If you want to change the “Secure and high quality meetings” message to something else that has to do with your company, you can use the following command:
cd /usr/share/jitsi-meet
sed -i 's|"Secure and high quality meetings"|"MySlogan"|g' libs/app.bundle.min.js
On the other hand, if we want to eliminate the footer where promotions appear, we must execute the following command:
cd /usr/share/jitsi-meet
sed -i 's|.welcome-footer{background:|.welcome-footer{display:none;background:|g' css/all.css
Or if you want to change the links and images in the footer, you can follow the following procedure.
Note:
To change the image, you must place the new image in the /usr/share/jitsi-meet/images folder, preferably in png format and you must respect the sizes, which in this case is 120×40.
In the following example we are going to change the three images and URLs to, Our WEBSITE, Our Forum and Our Wiki.

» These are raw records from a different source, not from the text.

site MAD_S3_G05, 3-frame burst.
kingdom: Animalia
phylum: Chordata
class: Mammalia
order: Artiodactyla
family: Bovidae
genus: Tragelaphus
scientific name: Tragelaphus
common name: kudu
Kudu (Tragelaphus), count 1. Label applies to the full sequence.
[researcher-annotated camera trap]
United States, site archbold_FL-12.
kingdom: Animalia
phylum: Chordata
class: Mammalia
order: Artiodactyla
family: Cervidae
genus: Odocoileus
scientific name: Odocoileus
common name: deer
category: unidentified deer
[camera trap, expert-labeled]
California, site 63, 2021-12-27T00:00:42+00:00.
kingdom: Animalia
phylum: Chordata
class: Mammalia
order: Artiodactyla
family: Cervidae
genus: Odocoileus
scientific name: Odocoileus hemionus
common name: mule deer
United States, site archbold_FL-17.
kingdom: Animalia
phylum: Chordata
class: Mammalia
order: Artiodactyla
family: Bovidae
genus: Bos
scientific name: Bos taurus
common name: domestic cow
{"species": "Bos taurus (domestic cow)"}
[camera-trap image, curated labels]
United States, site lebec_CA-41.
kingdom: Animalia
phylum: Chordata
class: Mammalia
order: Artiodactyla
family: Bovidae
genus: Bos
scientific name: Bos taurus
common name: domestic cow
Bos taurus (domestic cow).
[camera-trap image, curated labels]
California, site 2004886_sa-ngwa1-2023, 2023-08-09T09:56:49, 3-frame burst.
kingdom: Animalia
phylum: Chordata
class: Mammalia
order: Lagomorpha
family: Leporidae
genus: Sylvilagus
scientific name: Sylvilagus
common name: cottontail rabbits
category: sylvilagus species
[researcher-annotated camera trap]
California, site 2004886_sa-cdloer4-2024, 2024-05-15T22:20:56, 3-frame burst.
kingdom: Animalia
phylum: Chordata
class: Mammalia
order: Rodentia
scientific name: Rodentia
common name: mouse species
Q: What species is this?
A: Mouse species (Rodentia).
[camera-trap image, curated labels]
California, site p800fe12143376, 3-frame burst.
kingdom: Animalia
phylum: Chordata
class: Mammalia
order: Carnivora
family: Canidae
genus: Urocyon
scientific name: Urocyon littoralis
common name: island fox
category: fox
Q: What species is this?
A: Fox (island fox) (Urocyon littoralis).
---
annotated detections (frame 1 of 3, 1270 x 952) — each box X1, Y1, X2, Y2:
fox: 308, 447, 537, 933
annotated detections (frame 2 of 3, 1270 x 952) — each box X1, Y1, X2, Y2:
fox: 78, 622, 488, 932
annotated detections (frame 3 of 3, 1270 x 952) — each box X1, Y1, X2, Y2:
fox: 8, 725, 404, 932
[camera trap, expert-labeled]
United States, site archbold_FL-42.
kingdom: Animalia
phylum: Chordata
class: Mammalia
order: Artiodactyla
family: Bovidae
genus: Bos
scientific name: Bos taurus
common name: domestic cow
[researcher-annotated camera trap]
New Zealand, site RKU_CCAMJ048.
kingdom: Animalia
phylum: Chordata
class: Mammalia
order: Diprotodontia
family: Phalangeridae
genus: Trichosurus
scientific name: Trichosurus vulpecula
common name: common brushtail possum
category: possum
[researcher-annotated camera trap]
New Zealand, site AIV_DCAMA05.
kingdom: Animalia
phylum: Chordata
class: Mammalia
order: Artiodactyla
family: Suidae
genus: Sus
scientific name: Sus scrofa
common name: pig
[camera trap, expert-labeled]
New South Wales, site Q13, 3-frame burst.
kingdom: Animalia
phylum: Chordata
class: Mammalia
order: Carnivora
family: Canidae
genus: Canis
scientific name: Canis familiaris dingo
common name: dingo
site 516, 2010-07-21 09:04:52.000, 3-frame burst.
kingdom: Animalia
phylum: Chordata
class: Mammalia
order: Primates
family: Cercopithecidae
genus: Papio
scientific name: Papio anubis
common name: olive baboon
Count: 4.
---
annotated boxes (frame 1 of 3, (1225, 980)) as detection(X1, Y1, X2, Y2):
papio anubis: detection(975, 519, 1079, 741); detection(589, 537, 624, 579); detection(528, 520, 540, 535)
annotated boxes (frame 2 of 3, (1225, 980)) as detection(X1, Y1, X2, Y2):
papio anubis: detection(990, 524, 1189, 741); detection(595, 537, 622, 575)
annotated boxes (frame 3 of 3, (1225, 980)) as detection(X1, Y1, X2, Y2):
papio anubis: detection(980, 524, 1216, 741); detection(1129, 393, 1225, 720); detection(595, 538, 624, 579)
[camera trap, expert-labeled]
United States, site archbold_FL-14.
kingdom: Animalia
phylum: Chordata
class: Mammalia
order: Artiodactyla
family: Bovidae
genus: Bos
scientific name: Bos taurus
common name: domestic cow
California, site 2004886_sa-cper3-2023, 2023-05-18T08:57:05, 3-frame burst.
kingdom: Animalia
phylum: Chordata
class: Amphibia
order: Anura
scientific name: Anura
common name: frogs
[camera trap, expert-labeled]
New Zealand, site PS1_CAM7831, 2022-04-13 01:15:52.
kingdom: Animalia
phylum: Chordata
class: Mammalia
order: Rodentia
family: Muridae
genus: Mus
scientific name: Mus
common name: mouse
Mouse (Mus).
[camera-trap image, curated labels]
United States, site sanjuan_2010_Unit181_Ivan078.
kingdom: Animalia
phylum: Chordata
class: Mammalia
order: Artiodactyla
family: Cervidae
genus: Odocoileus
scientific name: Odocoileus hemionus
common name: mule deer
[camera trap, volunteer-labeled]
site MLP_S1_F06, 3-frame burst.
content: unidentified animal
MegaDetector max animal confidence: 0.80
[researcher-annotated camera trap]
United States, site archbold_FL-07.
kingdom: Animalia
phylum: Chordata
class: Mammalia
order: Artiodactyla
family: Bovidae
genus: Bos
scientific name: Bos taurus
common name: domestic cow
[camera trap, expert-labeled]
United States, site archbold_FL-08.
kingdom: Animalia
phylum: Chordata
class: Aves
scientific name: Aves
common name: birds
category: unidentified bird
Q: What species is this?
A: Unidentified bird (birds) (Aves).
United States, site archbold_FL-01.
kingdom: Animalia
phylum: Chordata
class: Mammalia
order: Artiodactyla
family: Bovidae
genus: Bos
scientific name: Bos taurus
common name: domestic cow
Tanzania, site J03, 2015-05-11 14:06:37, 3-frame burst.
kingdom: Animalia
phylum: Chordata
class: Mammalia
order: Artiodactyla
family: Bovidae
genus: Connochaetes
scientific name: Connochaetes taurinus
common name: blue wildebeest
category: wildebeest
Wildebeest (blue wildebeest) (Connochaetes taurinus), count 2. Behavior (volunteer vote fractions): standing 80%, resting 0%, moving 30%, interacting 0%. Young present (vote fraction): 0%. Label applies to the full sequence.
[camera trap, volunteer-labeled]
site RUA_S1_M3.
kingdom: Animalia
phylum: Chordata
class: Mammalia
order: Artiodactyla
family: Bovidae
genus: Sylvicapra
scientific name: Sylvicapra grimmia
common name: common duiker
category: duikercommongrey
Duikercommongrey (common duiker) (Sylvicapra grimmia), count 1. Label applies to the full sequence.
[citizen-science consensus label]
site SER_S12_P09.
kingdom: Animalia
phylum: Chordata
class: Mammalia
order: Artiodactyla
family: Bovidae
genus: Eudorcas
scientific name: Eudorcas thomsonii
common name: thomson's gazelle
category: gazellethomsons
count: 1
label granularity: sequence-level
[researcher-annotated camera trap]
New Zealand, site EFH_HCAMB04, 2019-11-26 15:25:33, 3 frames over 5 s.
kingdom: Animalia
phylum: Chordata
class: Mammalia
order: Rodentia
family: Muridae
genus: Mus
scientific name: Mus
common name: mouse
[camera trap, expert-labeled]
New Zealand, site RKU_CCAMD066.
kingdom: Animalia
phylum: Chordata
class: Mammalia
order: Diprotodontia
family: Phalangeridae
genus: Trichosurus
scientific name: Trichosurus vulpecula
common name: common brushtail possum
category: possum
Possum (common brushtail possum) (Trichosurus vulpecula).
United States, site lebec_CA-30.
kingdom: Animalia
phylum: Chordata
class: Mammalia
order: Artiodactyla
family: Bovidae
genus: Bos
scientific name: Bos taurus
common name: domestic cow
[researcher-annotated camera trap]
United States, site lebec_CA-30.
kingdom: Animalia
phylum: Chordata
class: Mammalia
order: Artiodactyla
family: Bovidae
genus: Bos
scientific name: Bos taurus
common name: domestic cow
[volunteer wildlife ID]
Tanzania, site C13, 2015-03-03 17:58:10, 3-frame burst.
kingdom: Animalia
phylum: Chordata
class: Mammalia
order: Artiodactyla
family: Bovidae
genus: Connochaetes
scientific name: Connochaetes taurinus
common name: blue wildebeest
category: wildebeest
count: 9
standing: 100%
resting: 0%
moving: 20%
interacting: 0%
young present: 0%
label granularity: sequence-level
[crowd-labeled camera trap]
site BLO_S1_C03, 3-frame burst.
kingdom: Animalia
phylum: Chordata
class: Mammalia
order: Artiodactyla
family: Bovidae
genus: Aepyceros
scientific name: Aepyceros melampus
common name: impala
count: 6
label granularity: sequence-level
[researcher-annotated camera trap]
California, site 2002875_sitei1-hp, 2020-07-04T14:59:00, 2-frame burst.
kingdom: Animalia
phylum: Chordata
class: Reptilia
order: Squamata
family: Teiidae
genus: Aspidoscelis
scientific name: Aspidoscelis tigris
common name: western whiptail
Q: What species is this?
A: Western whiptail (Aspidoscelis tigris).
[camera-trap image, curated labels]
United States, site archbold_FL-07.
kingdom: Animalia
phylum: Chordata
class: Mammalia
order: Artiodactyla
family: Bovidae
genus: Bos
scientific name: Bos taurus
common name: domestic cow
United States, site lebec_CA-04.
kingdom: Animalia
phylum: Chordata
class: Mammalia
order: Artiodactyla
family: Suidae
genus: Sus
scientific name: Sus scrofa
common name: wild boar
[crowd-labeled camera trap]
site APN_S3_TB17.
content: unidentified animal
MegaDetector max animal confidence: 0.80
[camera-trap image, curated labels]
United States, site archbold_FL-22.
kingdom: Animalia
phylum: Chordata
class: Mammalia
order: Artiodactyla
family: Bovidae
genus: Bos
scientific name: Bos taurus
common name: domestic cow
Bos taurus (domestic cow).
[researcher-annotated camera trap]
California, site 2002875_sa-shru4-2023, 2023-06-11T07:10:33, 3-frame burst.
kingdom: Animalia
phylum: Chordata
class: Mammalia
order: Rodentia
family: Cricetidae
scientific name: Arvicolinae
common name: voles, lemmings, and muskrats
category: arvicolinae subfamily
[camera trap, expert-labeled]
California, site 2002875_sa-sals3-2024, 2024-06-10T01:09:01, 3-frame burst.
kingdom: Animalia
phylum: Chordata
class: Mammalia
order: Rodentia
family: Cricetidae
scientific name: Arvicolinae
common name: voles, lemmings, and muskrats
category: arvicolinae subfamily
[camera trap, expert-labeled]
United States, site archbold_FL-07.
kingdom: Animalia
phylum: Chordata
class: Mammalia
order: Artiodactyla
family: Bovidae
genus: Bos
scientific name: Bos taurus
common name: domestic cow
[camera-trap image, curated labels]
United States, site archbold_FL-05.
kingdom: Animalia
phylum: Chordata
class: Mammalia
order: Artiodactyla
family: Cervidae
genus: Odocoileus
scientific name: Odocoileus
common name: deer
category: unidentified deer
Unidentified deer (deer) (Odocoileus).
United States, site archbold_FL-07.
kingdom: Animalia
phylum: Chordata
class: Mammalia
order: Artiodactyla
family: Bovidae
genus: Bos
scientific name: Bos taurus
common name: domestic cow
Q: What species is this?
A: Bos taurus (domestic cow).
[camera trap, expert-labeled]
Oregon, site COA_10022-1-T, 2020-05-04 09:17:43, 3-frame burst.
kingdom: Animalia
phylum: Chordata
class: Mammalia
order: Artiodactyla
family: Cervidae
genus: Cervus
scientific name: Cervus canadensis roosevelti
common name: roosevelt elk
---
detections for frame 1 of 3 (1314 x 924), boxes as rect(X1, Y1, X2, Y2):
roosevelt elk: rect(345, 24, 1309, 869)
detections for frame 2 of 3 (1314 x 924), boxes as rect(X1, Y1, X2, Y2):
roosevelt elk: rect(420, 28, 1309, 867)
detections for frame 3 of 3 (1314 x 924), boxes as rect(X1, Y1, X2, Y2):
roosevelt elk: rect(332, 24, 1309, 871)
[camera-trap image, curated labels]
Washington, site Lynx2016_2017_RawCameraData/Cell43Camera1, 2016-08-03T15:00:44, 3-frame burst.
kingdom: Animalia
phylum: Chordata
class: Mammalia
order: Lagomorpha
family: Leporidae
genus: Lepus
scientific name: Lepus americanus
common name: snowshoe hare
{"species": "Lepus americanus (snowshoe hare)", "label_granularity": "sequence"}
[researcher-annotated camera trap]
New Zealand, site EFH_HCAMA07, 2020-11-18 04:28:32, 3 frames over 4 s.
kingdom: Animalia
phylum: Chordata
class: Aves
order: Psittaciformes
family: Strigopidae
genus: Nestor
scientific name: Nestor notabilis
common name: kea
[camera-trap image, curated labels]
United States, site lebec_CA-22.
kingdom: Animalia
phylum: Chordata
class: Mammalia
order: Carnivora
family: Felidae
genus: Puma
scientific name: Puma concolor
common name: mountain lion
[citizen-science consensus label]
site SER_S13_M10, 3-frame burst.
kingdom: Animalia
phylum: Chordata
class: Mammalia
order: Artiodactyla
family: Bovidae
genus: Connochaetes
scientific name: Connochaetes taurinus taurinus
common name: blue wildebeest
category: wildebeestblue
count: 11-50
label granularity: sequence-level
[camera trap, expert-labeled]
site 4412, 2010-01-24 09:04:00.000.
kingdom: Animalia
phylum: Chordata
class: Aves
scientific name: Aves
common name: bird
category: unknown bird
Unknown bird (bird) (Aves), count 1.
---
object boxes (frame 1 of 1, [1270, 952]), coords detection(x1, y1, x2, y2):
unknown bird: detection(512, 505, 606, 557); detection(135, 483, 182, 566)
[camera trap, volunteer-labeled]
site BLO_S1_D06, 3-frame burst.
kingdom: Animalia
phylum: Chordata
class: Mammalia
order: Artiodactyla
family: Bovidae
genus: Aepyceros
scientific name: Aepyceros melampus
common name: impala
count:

1.- Change of Logo and App Store link
cd /usr/share/jitsi-meet
sed -i 's|https://itunes.apple.com/us/app/jitsi-meet/id1165103905|MyURL|g' libs/app.bundle.min.js
sed -i 's|app-store-badge.png|MyWebSiteLogo.png|g' libs/app.bundle.min.js
sed -i 's|Download mobile app for iOS|MyWebSiteDesc|g' libs/app.bundle.min.js
2.- Change of Logo and Google Play link
cd /usr/share/jitsi-meet
sed -i 's|https://play.google.com/store/apps/details?id=org.jitsi.meet|MyURL|g' libs/app.bundle.min.js
sed -i 's|google-play-badge.png|MyForumLogo.png|g' libs/app.bundle.min.js
sed -i 's|Download mobile app for Android|MyForumDesc|g' libs/app.bundle.min.js
3.- Change of Logo and F-Droit link
cd /usr/share/jitsi-meet
sed -i 's|https://f-droid.org/en/packages/org.jitsi.meet/|MyURL|g' libs/app.bundle.min.js
sed -i 's|f-droid-badge.png|MyWikiLogo.png|g' libs/app.bundle.min.js
sed -i 's|Download mobile app for F-Droid|MyWikiDesc|g' libs/app.bundle.min.js
4.- To change the text that says: “Jitsi on mobile – download our apps and start a meeting from anywhere”, execute the following command:
cd /usr/share/jitsi-meet
sed -i 's|Jitsi on mobile|MyCompany Meet|g' libs/app.bundle.min.js
sed -i 's|download our apps and start a meeting from anywhere|Powered by Jitsi Meet|g' libs/app.bundle.min.js
As a way of recognizing the tool we are using, we recommend the text “Powered by Jitsi Meet”.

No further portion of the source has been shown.